Technology advances will turn future battlefields into a mass of sensors giving troops up to the minute information on the enemy, experts said Monday. “We are talking about a battlefield that literally talks to the soldiers, within the next 20 years,” said Maj. Charles Heyman, editor of Jane’s World Armies.

HEYMAN, A SOLDIER for 23 years and now a military analyst, was speaking at the Future Weaponry Conference at the Royal United Services Institute think-tank.
He said the problem for both front-line troops and army commanders throughout the ages had been getting accurate and timely information about the enemy.

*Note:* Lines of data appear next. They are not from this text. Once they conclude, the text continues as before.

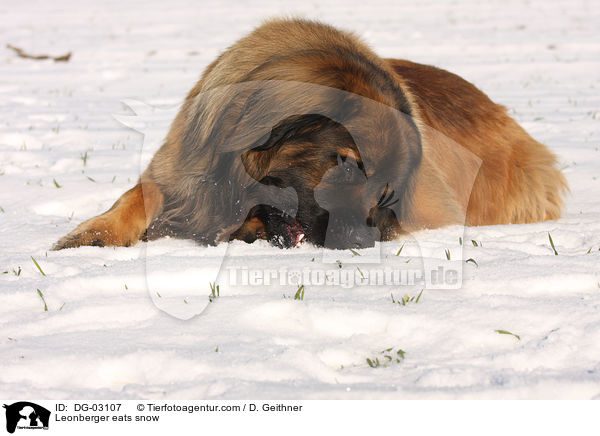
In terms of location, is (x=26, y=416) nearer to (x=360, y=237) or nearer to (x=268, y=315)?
(x=268, y=315)

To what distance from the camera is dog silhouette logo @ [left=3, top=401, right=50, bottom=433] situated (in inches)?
56.6

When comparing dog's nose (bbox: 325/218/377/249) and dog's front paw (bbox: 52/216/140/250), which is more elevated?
dog's nose (bbox: 325/218/377/249)

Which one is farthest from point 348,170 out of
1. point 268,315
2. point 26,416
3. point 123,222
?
point 26,416

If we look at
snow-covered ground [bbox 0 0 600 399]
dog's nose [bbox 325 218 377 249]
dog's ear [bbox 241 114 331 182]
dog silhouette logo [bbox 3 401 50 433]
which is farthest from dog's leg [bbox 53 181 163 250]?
dog silhouette logo [bbox 3 401 50 433]

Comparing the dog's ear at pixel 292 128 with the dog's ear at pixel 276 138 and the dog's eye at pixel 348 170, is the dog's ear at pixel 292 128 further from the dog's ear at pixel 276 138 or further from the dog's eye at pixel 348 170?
the dog's eye at pixel 348 170

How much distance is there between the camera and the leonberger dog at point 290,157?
8.36ft

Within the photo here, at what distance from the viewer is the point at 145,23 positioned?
13.4 metres

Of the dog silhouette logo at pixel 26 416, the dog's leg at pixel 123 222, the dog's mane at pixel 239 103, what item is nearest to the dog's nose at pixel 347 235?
the dog's mane at pixel 239 103

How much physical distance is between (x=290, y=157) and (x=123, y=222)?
2.95ft

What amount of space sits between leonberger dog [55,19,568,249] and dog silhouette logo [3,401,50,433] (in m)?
1.34

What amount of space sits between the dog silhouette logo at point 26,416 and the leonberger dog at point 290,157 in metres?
1.34

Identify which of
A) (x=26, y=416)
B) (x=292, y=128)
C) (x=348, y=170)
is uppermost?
(x=292, y=128)

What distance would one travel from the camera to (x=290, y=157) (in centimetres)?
260

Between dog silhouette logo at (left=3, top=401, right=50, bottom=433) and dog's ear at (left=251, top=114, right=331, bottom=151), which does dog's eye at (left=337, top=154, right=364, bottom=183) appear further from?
dog silhouette logo at (left=3, top=401, right=50, bottom=433)
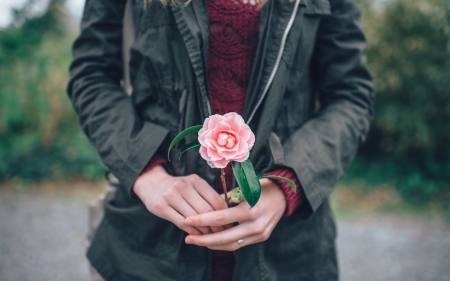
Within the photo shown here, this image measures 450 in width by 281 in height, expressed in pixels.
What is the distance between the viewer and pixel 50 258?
3.63 metres

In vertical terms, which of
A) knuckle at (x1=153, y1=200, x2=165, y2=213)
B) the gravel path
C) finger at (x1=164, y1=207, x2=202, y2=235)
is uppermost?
knuckle at (x1=153, y1=200, x2=165, y2=213)

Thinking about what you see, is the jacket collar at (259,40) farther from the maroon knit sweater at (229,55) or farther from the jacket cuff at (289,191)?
the jacket cuff at (289,191)

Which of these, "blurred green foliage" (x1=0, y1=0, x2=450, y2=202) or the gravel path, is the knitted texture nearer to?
the gravel path

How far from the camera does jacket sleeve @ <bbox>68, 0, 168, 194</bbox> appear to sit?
48.0 inches

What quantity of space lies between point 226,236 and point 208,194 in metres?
0.13

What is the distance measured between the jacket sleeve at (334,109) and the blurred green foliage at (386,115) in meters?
3.66

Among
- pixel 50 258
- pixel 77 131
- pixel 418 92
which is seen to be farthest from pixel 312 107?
pixel 77 131

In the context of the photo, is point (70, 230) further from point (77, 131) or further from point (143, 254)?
point (143, 254)

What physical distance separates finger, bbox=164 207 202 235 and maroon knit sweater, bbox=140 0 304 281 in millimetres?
184

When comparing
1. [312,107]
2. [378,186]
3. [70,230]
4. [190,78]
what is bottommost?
[378,186]

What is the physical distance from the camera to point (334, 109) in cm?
137

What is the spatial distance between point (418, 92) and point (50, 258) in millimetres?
4360

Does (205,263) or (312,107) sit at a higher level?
(312,107)

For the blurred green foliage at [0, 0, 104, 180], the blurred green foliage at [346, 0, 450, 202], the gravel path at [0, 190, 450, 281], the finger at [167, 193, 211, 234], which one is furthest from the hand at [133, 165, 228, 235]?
the blurred green foliage at [0, 0, 104, 180]
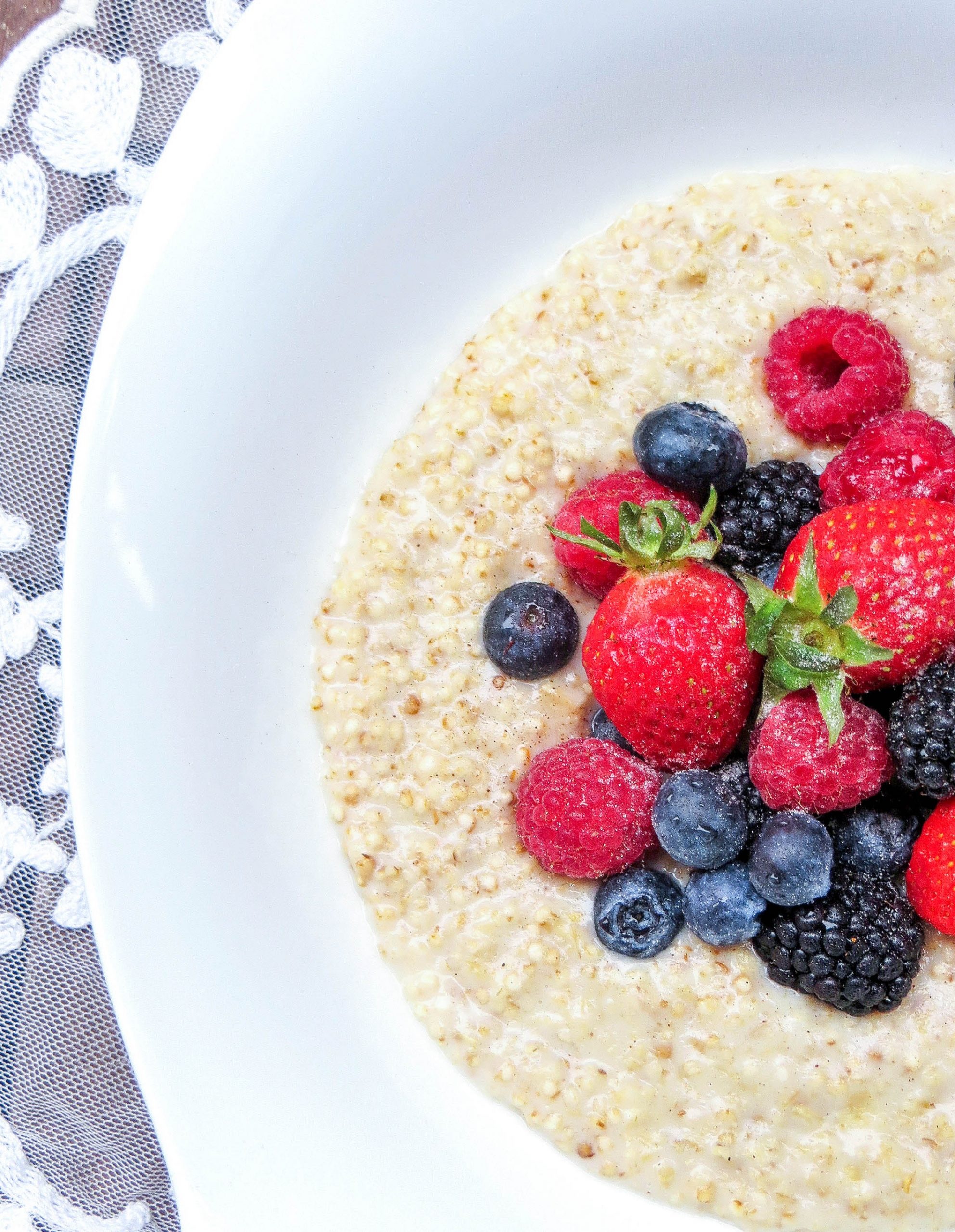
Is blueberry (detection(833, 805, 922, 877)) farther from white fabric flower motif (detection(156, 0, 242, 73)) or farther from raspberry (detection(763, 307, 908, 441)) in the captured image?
white fabric flower motif (detection(156, 0, 242, 73))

Even in the latest war in Iraq, when American commanders had been able to track their forces with pinpoint accuracy and had Predator drones in the sky, they had in many cases been ignorant of what lay in front.
“I am hearing reports from Iraq saying that knowing what was happening six hours ago was interesting, but what forward commanders really need is information about what the enemy is actually doing now,” Heyman said.
The answer, he said, lay in spreading hundreds of tiny sensors across the enemy’s positions that would send out constant sound, visual and electronic intelligence.
The sensors, which need be no bigger than a matchbox and can be disguised to resemble small rocks, can operate for a long time using digital communications in bursts to make them impossible to detect, Heyman added.
Some might even be able to fly short distances to visually verify information picked up from other bugs.
Others took a different view.
“This is the tail wagging the dog,” said Wing Commander Rich Luck of the UK Ministry of Defense. “You need to completely rethink command and control then develop the technology, not let the technology drive the change.”
Defense analyst David Stuples observed that forward units could not possibly digest all the raw information and would in effect be turned into little freelance armies operating alone.
But all agreed that the technology was coming and noted its potential use in monitoring sensitive border areas such as between India and Pakistan or tracking terror groups.